“So also My heavenly Father will deal with every one of
you if you do not freely forgive your brother from your heart his offenses.
”—Matthew
18:35
Conflict is a part of life. It may originate from
misunderstandings, a difference of opinion, or deep convictions. But discord
often stems from envy, pride, or hunger for power.
Scripture records an account of a man, Jonah, who was in conflict with himself, God, and the people
that God wanted to save. God spoke to
Jonah to go to the city of Nineveh and warn the people of their wickedness
because He was seeking to turn them from destruction; however, Jonah did not
want to go because he knew that His God was merciful, and he did not want God to
show mercy upon the enemies of his people.
Jonah wanted them destroyed; but it would be unlike God to fail or
refuse to warn mankind of coming destruction and give them an opportunity to
avoid it. So, he fled from the presence
of God and the place where He had told him to go, thinking no doubt, that if he
did not warn Nineveh, God would destroy the inhabitants. Jonah’s disobedience caused the lives of a
ship full of people to be put into jeopardy; he spent three days and nights in
the belly of a big fish before he called out for relief from God. God responded to his cries, delivered him
from the fish and for a second time, instructed him to go to Nineveh. Jonah went and delivered God’s message to the
people; however, he remained a victim of
bitterness and anger because God chose to have mercy upon his enemies
(Jonah).
We can learn some lessons from Jonah and his experience with conflict. First, never run away from conflict—even if you do not think that God sees what is going on He is always present. Sadly, many people have an unhealthy reaction to disagreement. Some repress difficulty, ignoring the issue or pretending it does not exist. Others place blame while defending themselves. Second, recognize that you are not able to control the other person’s response to conflict; you are accountable only for how you handle it.
Negative responses to conflict
often indicate one of three underlying scenarios. First, past hurt can leave a
person emotionally insecure and unable to handle criticism. Second, a perfectionist sets such high
benchmarks that she or he can never live up to her or his own standards—then it
is hard to acknowledge mistakes. Finally,
pride makes it hard for some people to admit when they are wrong or to ask
forgiveness.
In the parable of the Unmerciful Servant, we see what can
happen to someone who does not give forgiveness.

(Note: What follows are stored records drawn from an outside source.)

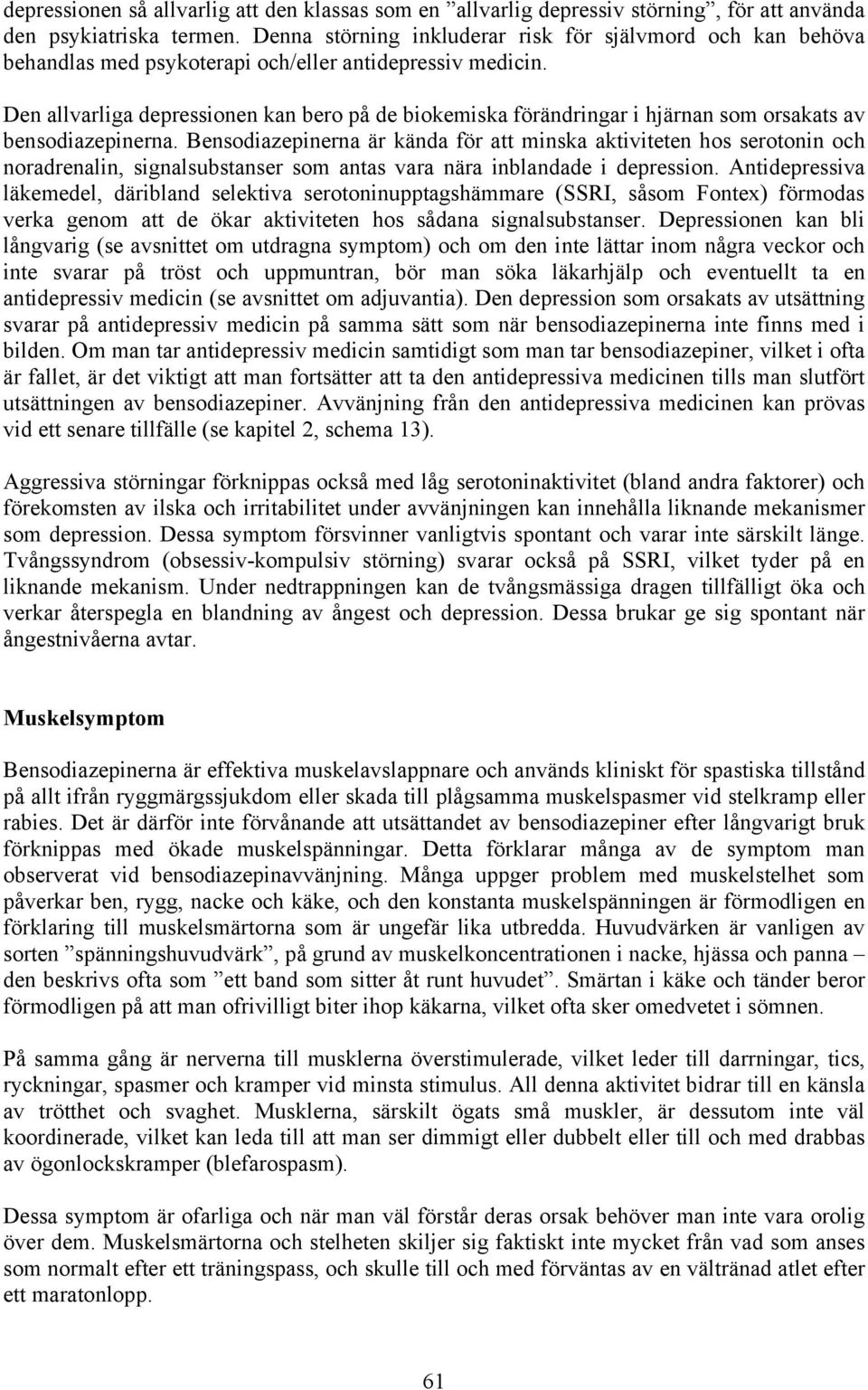 depressionen så allvarlig att den klassas som en ”allvarlig depressiv störning”, för att använda den psykiatriska termen. Denna störning inkluderar risk för självmord och kan behöva behandlas med psykoterapi och/eller antidepressiv medicin.

Den allvarliga depressionen kan bero på de biokemiska förändringar i hjärnan som orsakats av bensodiazepinerna. Bensodiazepinerna är kända för att minska aktiviteten hos serotonin och noradrenalin, signalsubstanser som antas vara nära inblandade i depression. Antidepressiva läkemedel, däribland selektiva serotoninupptagshämmare (SSRI, såsom Fontex) förmodas verka genom att de ökar aktiviteten hos sådana signalsubstanser. Depressionen kan bli långvarig (se avsnittet om utdragna symptom) och om den inte lättar inom några veckor och inte svarar på tröst och uppmuntran, bör man söka läkarhjälp och eventuellt ta en antidepressiv medicin (se avsnittet om adjuvantia). Den depression som orsakats av utsättning svarar på antidepressiv medicin på samma sätt som när bensodiazepinerna inte finns med i bilden. Om man tar antidepressiv medicin samtidigt som man tar bensodiazepiner, vilket i ofta är fallet, är det viktigt att man fortsätter att ta den antidepressiva medicinen tills man slutfört utsättningen av bensodiazepiner. Avvänjning från den antidepressiva medicinen kan prövas vid ett senare tillfälle (se kapitel 2, schema 13).

Aggressiva störningar förknippas också med låg serotoninaktivitet (bland andra faktorer) och förekomsten av ilska och irritabilitet under avvänjningen kan innehålla liknande mekanismer som depression. Dessa symptom försvinner vanligtvis spontant och varar inte särskilt länge. Tvångssyndrom (obsessiv-kompulsiv störning) svarar också på SSRI, vilket tyder på en liknande mekanism. Under nedtrappningen kan de tvångsmässiga dragen tillfälligt öka och verkar återspegla en blandning av ångest och depression. Dessa brukar ge sig spontant när ångestnivåerna avtar.

Muskelsymptom

Bensodiazepinerna är effektiva muskelavslappnare och används kliniskt för spastiska tillstånd på allt ifrån ryggmärgssjukdom eller skada till plågsamma muskelspasmer vid stelkramp eller rabies. Det är därför inte förvånande att utsättandet av bensodiazepiner efter långvarigt bruk förknippas med ökade muskelspänningar. Detta förklarar många av de symptom man observerat vid bensodiazepinavvänjning. Många uppger problem med muskelstelhet som påverkar ben, rygg, nacke och käke, och den konstanta muskelspänningen är förmodligen en förklaring till muskelsmärtorna som är ungefär lika utbredda. Huvudvärken är vanligen av sorten ”spänningshuvudvärk”, på grund av muskelkoncentrationen i nacke, hjässa och panna – den beskrivs ofta som ”ett band som sitter åt runt huvudet”. Smärtan i käke och tänder beror förmodligen på att man ofrivilligt biter ihop käkarna, vilket ofta sker omedvetet i sömnen.

På samma gång är nerverna till musklerna överstimulerade, vilket leder till darrningar, tics, ryckningar, spasmer och kramper vid minsta stimulus. All denna aktivitet bidrar till en känsla av trötthet och svaghet. Musklerna, särskilt ögats små muskler, är dessutom inte väl koordinerade, vilket kan leda till att man ser dimmigt eller dubbelt eller till och med drabbas av ögonlockskramper (blefarospasm).

Dessa symptom är ofarliga och när man väl förstår deras orsak behöver man inte vara orolig över dem. Muskelsmärtorna och stelheten skiljer sig faktiskt inte mycket från vad som anses som normalt efter ett träningspass, och skulle till och med förväntas av en vältränad atlet efter ett maratonlopp.

61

Unless we respond correctly to conflict, we limit our potential to grow, because we are not learning what the Lord is teaching. Also, we develop an unforgiving spirit, which leads to bitterness and resentment. Eventually, such an attitude can destroy relationships.
By following the example of our Savior, we learn that there is a positive way to handle conflict. The Scripture reveals how our Savior responded when He was wrongly accused, unfairly judged, and killed for something He did not do. Jesus prayed, “Father, forgive them; for they do not know what they are doing” (Luke 23:34).
How do you deal with accusations, criticism and conflict? Forgiveness is the only response that will keep you from becoming a victim of bitterness.